▸ **EXERCISE**
Output exactly the lines that run from the line with "order: Rodentia" to the end of the material, both ends included, and no other lines.

>>>

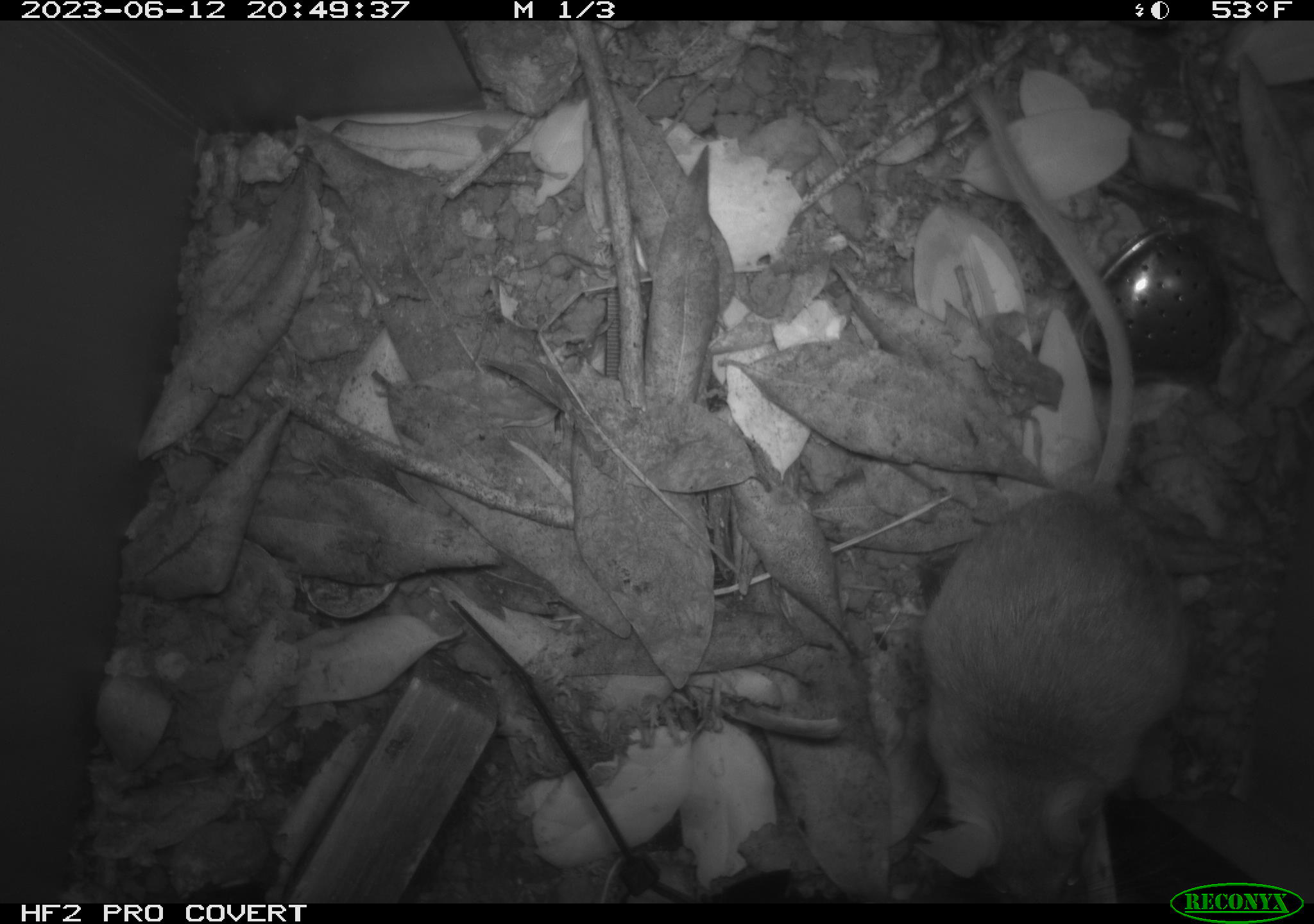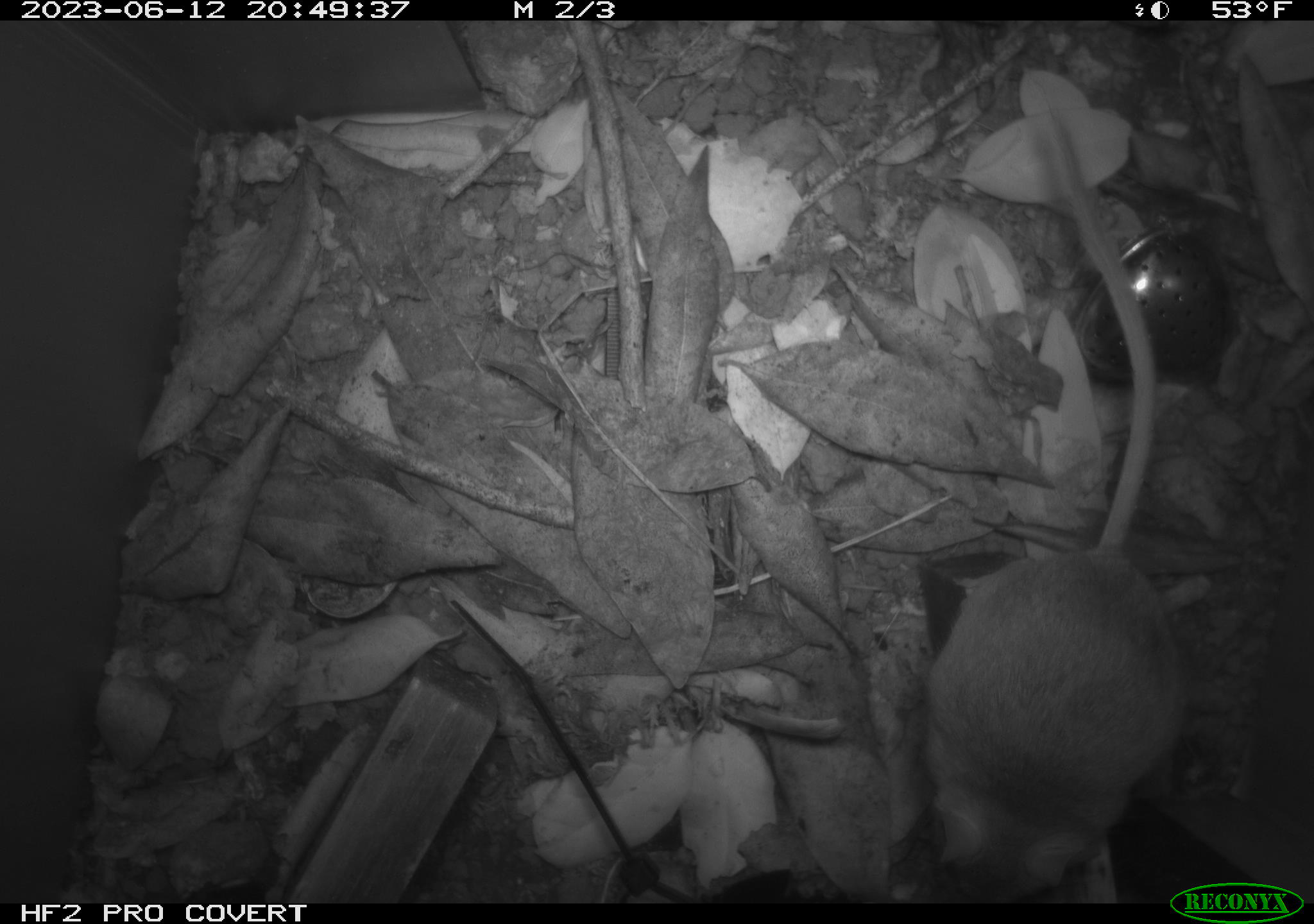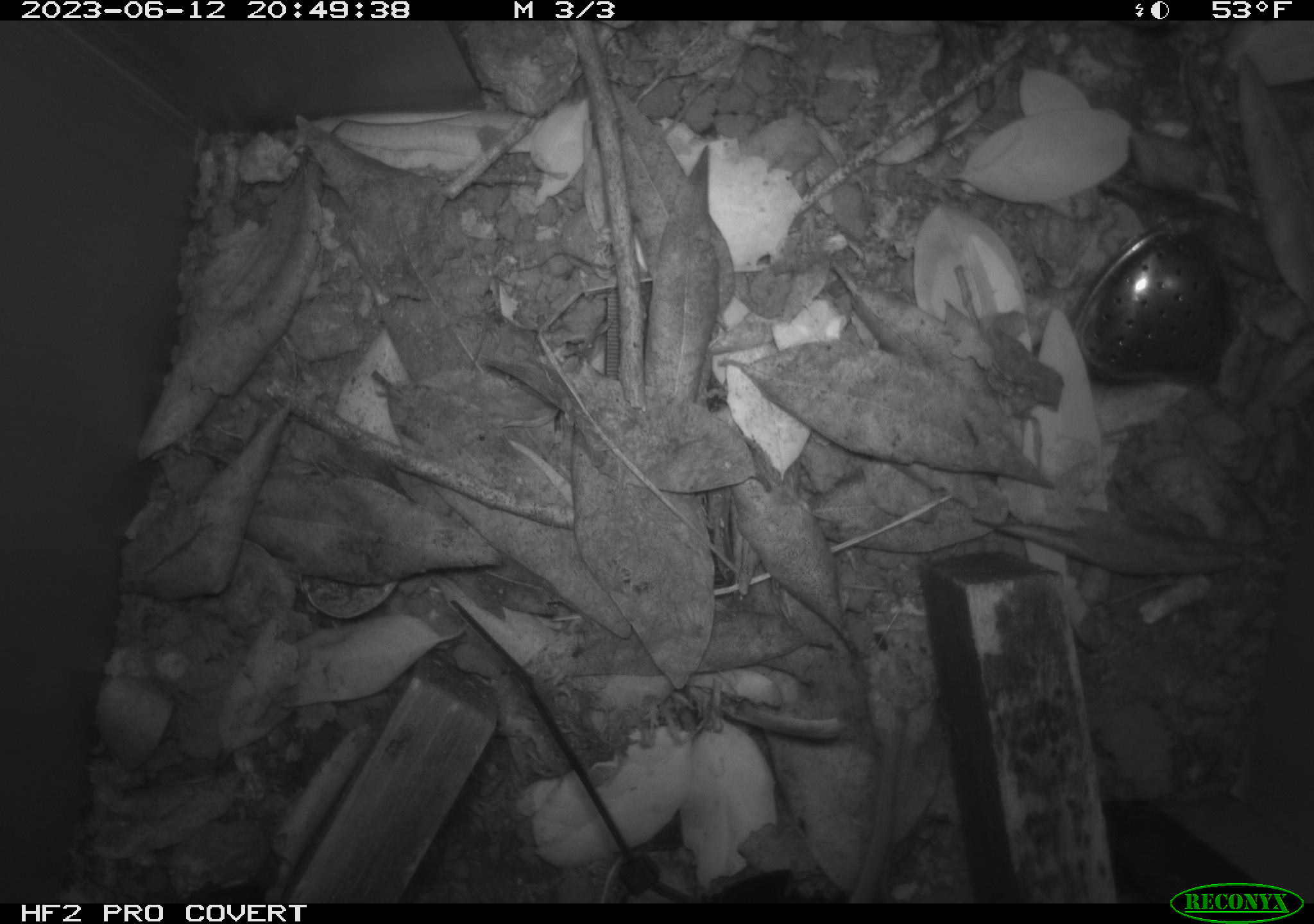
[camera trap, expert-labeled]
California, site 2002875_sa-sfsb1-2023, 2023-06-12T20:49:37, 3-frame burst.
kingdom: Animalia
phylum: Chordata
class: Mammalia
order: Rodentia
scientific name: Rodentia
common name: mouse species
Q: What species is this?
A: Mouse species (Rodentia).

<<<

▸ **RESPONSE BELOW**
order: Rodentia
scientific name: Rodentia
common name: mouse species
Q: What species is this?
A: Mouse species (Rodentia).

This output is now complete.